Beyond the sobering stats is some good news - there are ways to lower your risk and prevent heart disease. In fact, according to the AHA, 80 percent of heart disease can be prevented by lifestyle change and education. Dr. Thomas and St. Luke’s cardiologist, Lynn Moran, DO, of St. Luke’s Heart and Vascular Center, list some PROACTIVE lifestyle changes you can make right now to make a commitment to your health and reduce your risk:

  • Stop smoking - NOW! It’s the best thing you can do to prevent heart disease. Smoking damages your circulatory system, inhibits your lung capacity and lowers your good (HDL) cholesterol.
  • Fuel with Good Foods - Your body craves healthy, WHOLE foods with a small ingredient list. Eating better sounds simple, but we all know that it involves a multitude of decisions we make during the day. Look for foods that come largely from the earth, not processed in a factory. Added sugar, salt and cholesterol are hidden in a lot of packaged and prepared foods, so read labels.
  • Keep a food journal. Just for a week. Or even a day. Look back at that record and see what and when you eat. Then figure out how to change the bad stuff. Switch it out, even just one item at a time, if it is easier.
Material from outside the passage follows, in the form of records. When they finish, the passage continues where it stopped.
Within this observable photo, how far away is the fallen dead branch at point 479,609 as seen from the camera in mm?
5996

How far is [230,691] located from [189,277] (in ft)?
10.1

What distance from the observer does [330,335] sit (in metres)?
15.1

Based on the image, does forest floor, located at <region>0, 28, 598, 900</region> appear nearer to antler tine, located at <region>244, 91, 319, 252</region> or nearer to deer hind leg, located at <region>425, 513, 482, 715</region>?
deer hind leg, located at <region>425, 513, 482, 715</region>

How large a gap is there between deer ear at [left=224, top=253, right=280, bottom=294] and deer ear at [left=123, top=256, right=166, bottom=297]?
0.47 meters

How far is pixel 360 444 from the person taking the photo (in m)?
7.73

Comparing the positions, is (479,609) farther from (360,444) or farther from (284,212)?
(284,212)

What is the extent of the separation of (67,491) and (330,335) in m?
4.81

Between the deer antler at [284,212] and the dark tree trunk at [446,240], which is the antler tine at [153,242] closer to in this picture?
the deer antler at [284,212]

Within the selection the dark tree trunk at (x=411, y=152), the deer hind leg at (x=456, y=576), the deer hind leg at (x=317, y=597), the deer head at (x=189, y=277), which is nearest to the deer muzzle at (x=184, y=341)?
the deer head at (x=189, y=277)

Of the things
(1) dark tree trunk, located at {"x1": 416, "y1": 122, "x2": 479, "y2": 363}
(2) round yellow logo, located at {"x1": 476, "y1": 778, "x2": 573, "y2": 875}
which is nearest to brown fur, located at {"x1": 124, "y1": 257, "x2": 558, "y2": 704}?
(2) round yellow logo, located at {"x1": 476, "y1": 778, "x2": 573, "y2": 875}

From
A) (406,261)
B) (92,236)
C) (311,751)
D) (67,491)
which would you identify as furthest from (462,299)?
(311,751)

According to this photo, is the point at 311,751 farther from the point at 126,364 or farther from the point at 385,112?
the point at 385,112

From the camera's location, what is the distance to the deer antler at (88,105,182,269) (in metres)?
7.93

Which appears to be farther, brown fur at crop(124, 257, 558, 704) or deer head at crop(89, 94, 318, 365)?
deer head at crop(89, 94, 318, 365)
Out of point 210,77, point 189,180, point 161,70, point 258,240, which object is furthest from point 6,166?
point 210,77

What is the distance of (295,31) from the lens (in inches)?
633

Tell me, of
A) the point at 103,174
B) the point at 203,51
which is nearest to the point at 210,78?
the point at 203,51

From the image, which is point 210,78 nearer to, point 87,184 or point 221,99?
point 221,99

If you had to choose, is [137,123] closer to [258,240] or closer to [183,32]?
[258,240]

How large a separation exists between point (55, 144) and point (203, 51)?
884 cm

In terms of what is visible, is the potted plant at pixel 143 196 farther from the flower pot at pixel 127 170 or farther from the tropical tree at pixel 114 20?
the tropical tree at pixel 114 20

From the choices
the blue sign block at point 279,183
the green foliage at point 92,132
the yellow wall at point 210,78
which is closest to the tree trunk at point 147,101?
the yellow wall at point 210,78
  • MOVE - Get up and move - every day. You don’t need to carve out a big chunk of time to exercise - start with short increments and build up to 30 minutes. You’ll feel so good, you’ll likely want to do more! Every movement counts. All those tricks you’ve heard to get exercise into your day? Do them. Park your car further away. Stand up at your desk every half hour and walk to the water fountain. Keep your workout stuff in the car so you can go straight to the gym. Make a date with a friend, and wake up that half hour earlier to meet her for a brisk walk.